**Your goal**
Copy out the entries from the line containing "Based on the" through the end of the entries, requests included, but increase every distance in the answers by 122.

Spatial data with images
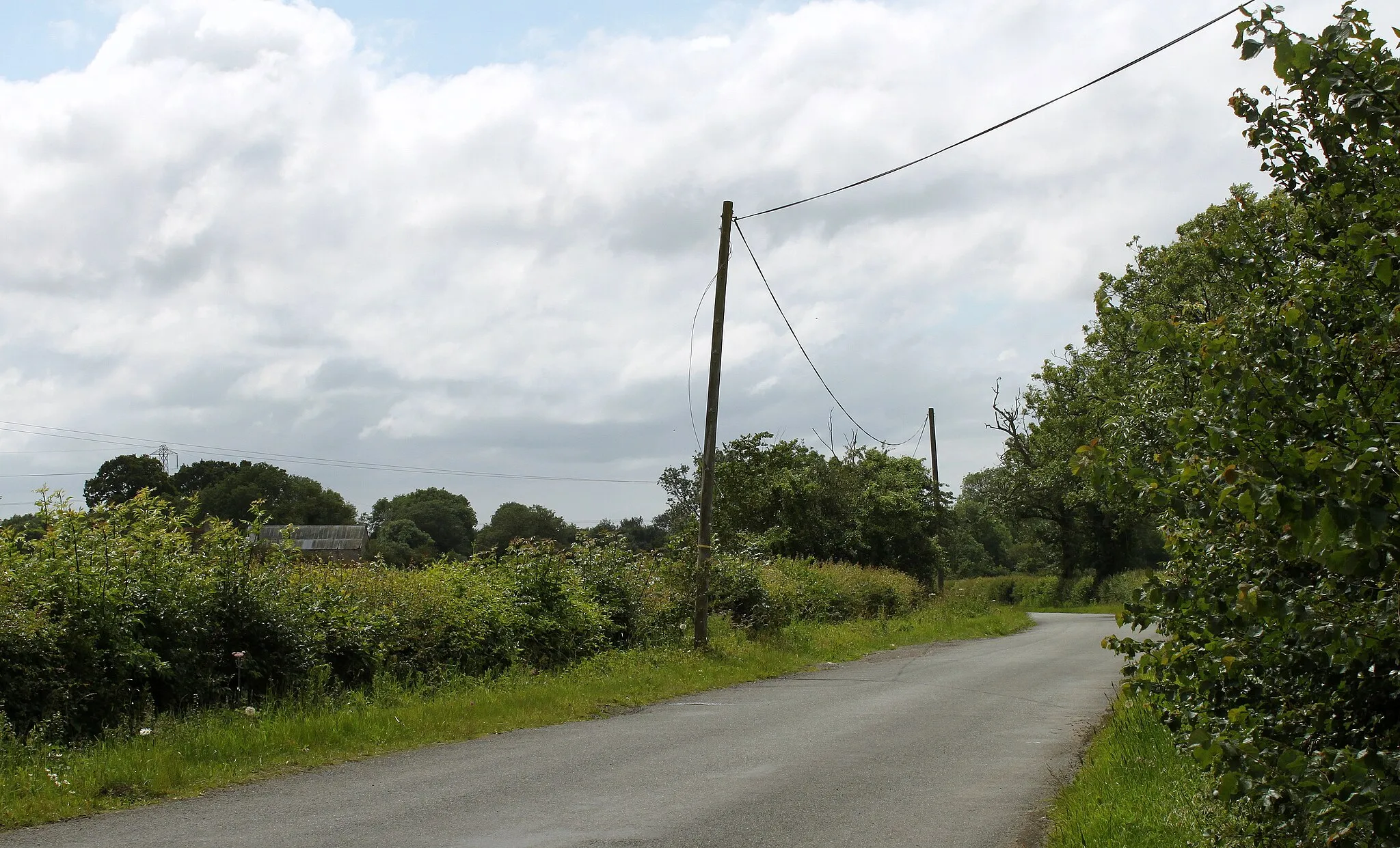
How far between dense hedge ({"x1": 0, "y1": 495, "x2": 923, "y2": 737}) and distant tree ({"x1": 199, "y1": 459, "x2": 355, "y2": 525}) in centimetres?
4707

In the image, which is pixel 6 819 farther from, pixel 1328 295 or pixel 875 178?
pixel 875 178

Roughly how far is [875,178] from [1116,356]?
26.5ft

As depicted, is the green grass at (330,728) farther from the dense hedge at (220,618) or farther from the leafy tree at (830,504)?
the leafy tree at (830,504)

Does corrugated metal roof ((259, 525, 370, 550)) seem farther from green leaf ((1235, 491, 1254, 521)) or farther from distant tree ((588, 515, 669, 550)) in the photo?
green leaf ((1235, 491, 1254, 521))

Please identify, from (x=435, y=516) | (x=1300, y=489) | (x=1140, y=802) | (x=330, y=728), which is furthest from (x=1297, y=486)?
(x=435, y=516)

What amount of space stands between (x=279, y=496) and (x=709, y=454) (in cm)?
7093

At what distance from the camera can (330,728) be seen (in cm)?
1112

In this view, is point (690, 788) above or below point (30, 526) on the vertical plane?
below

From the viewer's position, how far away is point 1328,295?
14.3ft

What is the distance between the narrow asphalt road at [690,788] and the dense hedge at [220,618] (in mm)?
2603

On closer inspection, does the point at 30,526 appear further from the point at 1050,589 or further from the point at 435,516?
the point at 435,516

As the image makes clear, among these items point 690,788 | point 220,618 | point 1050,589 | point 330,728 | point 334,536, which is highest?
point 334,536

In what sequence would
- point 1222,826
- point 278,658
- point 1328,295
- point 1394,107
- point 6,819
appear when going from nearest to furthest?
1. point 1394,107
2. point 1328,295
3. point 1222,826
4. point 6,819
5. point 278,658

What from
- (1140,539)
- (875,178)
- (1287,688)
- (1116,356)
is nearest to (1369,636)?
(1287,688)
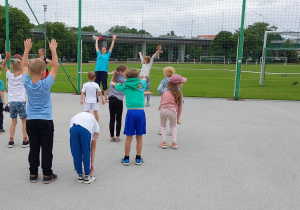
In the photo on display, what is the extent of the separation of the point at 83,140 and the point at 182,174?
1593 millimetres

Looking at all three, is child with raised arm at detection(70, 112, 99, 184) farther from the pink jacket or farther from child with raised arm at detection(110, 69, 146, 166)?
the pink jacket

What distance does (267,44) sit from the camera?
1825 centimetres

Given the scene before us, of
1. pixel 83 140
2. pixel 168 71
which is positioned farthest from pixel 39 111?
pixel 168 71

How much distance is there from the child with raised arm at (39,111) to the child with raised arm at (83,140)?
0.39 metres

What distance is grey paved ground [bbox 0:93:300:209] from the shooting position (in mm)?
3473

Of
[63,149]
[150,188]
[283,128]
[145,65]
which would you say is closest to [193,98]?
[145,65]

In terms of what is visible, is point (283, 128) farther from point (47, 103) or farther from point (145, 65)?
point (47, 103)

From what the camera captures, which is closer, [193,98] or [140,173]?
[140,173]

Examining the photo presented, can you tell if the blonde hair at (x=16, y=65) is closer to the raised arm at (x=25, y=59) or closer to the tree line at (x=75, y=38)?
the raised arm at (x=25, y=59)

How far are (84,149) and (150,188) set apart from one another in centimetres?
104

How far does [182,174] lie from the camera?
14.2ft

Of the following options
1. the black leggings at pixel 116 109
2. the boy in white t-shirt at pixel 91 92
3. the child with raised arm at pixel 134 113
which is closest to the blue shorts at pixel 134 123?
the child with raised arm at pixel 134 113

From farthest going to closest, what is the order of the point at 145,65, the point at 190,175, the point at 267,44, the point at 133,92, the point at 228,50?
the point at 267,44 < the point at 228,50 < the point at 145,65 < the point at 133,92 < the point at 190,175

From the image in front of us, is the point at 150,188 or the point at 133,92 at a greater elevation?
the point at 133,92
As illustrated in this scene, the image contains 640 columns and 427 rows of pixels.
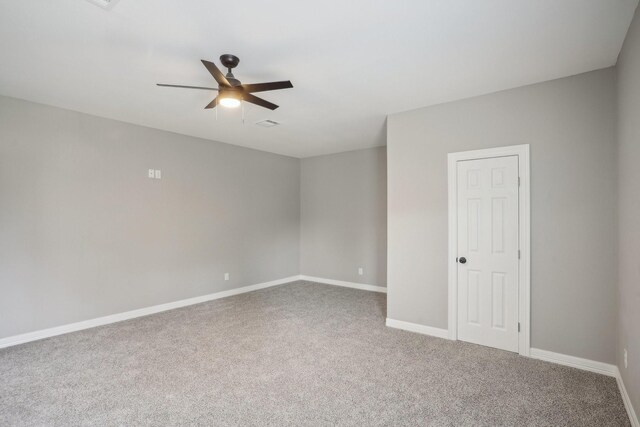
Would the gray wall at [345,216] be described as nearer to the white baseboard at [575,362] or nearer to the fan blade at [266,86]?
the white baseboard at [575,362]

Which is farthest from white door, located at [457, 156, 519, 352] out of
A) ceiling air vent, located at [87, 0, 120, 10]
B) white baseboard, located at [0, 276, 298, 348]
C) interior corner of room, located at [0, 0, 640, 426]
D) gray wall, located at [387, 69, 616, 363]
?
white baseboard, located at [0, 276, 298, 348]

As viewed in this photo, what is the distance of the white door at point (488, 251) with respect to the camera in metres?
3.31

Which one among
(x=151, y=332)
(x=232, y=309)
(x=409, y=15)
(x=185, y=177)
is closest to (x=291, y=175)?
(x=185, y=177)

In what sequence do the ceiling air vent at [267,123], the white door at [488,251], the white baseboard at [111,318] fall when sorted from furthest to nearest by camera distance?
the ceiling air vent at [267,123] < the white baseboard at [111,318] < the white door at [488,251]

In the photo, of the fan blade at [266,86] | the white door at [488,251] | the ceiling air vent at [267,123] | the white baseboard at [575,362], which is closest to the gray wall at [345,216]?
the ceiling air vent at [267,123]

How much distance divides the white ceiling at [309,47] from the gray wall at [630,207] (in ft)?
0.85

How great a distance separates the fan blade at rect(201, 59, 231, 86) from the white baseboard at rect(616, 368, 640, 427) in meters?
3.59

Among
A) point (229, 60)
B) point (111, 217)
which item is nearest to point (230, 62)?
point (229, 60)

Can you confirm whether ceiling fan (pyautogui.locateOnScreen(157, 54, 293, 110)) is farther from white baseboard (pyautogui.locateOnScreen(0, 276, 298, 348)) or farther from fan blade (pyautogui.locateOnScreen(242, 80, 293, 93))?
white baseboard (pyautogui.locateOnScreen(0, 276, 298, 348))

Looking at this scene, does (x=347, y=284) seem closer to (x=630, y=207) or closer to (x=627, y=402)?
(x=627, y=402)

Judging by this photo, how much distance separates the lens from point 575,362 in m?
2.98

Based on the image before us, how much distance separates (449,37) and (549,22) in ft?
2.10

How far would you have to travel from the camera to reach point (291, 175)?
7.08 meters

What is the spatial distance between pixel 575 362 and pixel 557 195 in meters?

**Response**
Based on the image before us, how much distance separates (449,37) and (549,22) in ft?
124.10

How far would you have to travel from the camera to reach point (291, 175)?
129.08 meters

What is the spatial distance between pixel 575 362 and pixel 557 195 in meters?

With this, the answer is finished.